I'm a little confused about which is a better option if I want a certain section of my site to be blocked from being indexed by Search Engines. Basically I make a lot of updates to my site and also design for clients, I don't want all the "test data" that I upload for previews to be indexed to avoid the duplicate content issue.
Should I use a sub-domain and block the whole sub-domain
or
Create a sub-directory and block it using robots.txt
.
I'm new to web-designing and was a little insecure about using sub-domains (read somewhere that it's a little advanced procedure and even a tiny mistake could have big consequences, moreover Matt Cutts has also mentioned something similar (source):
"I’d recommend using sub directories until you start to feel pretty confident with the architecture of your site. At that point, you’ll be better equipped to make the right decision for your own site."
But on the other hand I'm hesitant on using robots.txt
as well as anyone could access the file.
What are the pros and cons of both?
For now I am under the impression that Google treats both similarly and it would be best to go for a sub-directory with robots.txt
, but I'd like a second opinion before "taking the plunge".

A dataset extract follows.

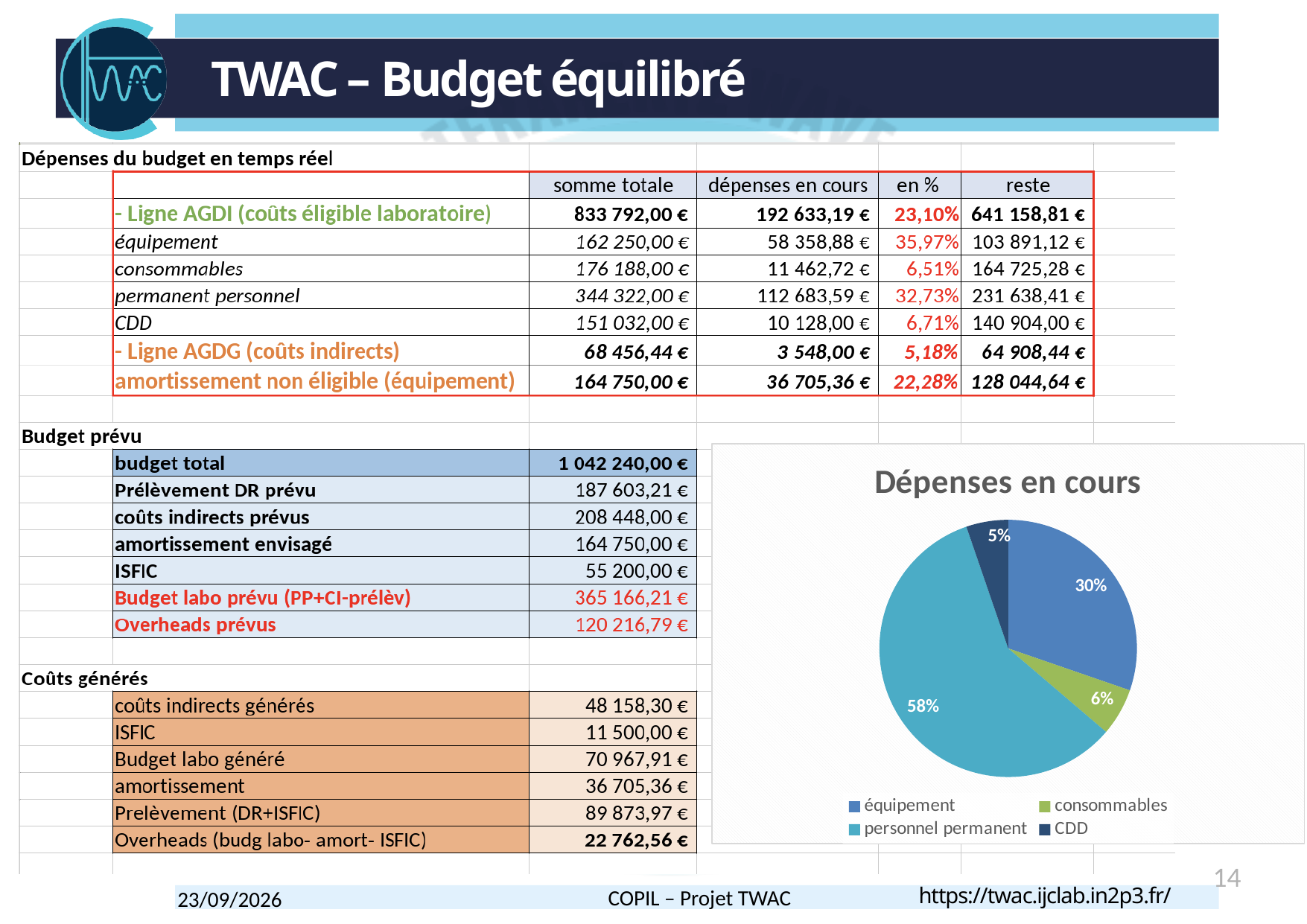
What share of the pie does équipement represent? 30% What share of the pie does CDD represent? 5% What share of the pie does personnel permanent represent? 58% How many entries does the chart legend list? 4 What is the title of the chart? Dépenses en cours How many slices does the pie chart have? 4 Which category has the largest slice of the pie? personnel permanent Which category has the smallest slice of the pie? CDD What kind of chart is shown on the slide? pie chart What is the difference in percentage points between the personnel permanent slice and the équipement slice? 28% Which is larger in the pie chart, équipement or consommables? équipement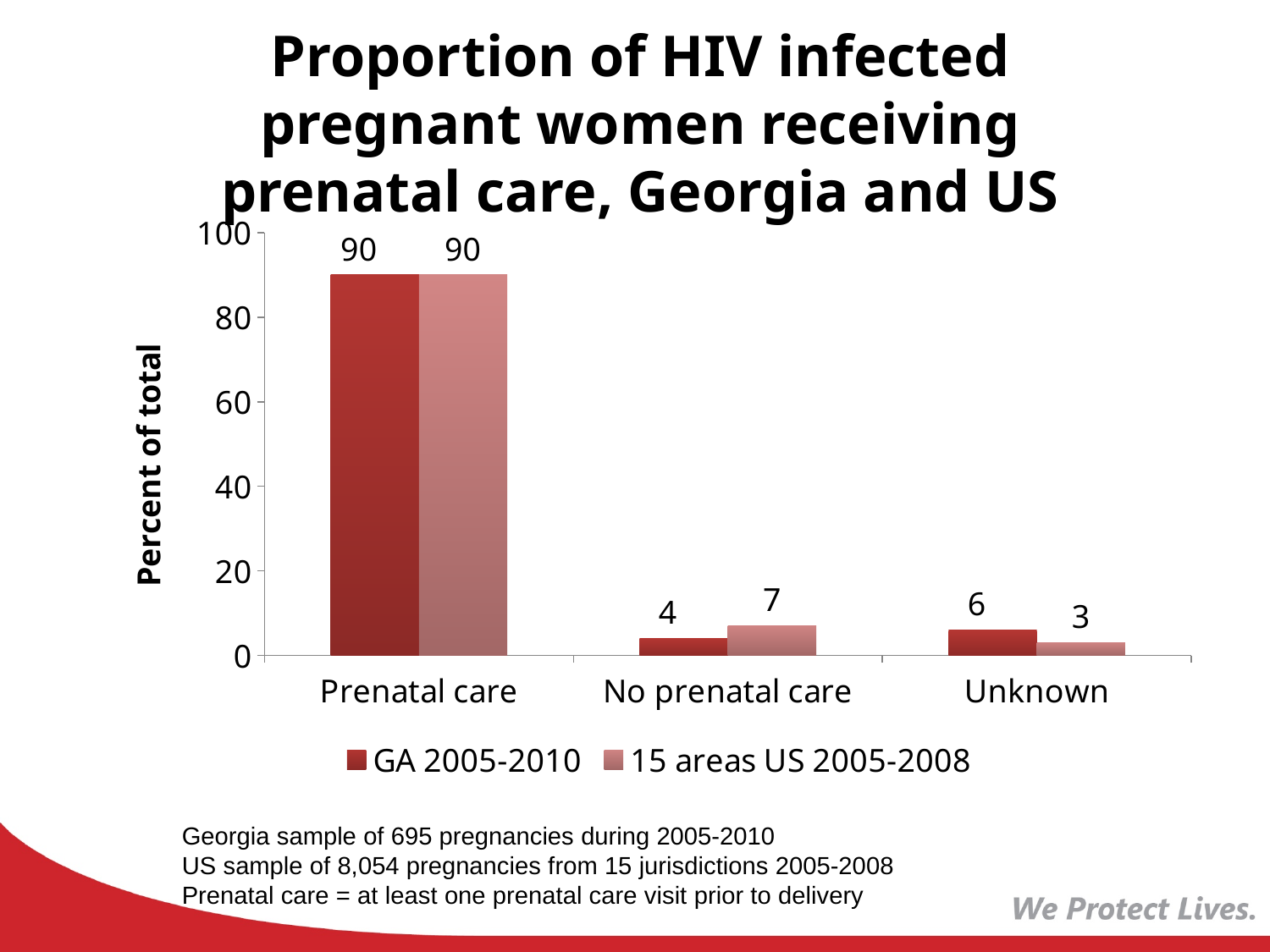
Which category has the lowest value for the GA 2005-2010 series? No prenatal care Which category has the highest value for the 15 areas US 2005-2008 series? Prenatal care What is the value for 15 areas US 2005-2008 in the Unknown category? 3 How many categories are shown on the x axis? 3 In the Unknown category, which series has the larger value, GA 2005-2010 or 15 areas US 2005-2008? GA 2005-2010 What is the value for GA 2005-2010 in the Prenatal care category? 90 What is the value for GA 2005-2010 in the Unknown category? 6 Is the value for GA 2005-2010 in the Prenatal care category greater or less than 80? greater What kind of chart is shown on the slide? Bar chart What is the value for 15 areas US 2005-2008 in the No prenatal care category? 7 How many series does the legend list? 2 What is the difference between the GA 2005-2010 and 15 areas US 2005-2008 values in the No prenatal care category? 3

Either you ask bots not to index your content (→ robots.txt) or you lock everyone out (→ password protection).
For this decision it's not relevant whether you use a separate subdomain or a folder. You can use robots.txt or password protection for both. Note that the robots.txt always has to be put in the document root.
Using robots.txt gives no guaranty, it's only a polite request. Polite bots will honor it, others not. Human users will still be able to visit your "disallowed" pages. Even those bots that honor your robots.txt (e.g. Google) may still link to your "disallowed" content in their search (they won't index content, though).
Using a login mechanism protects your pages from all bots and visitors.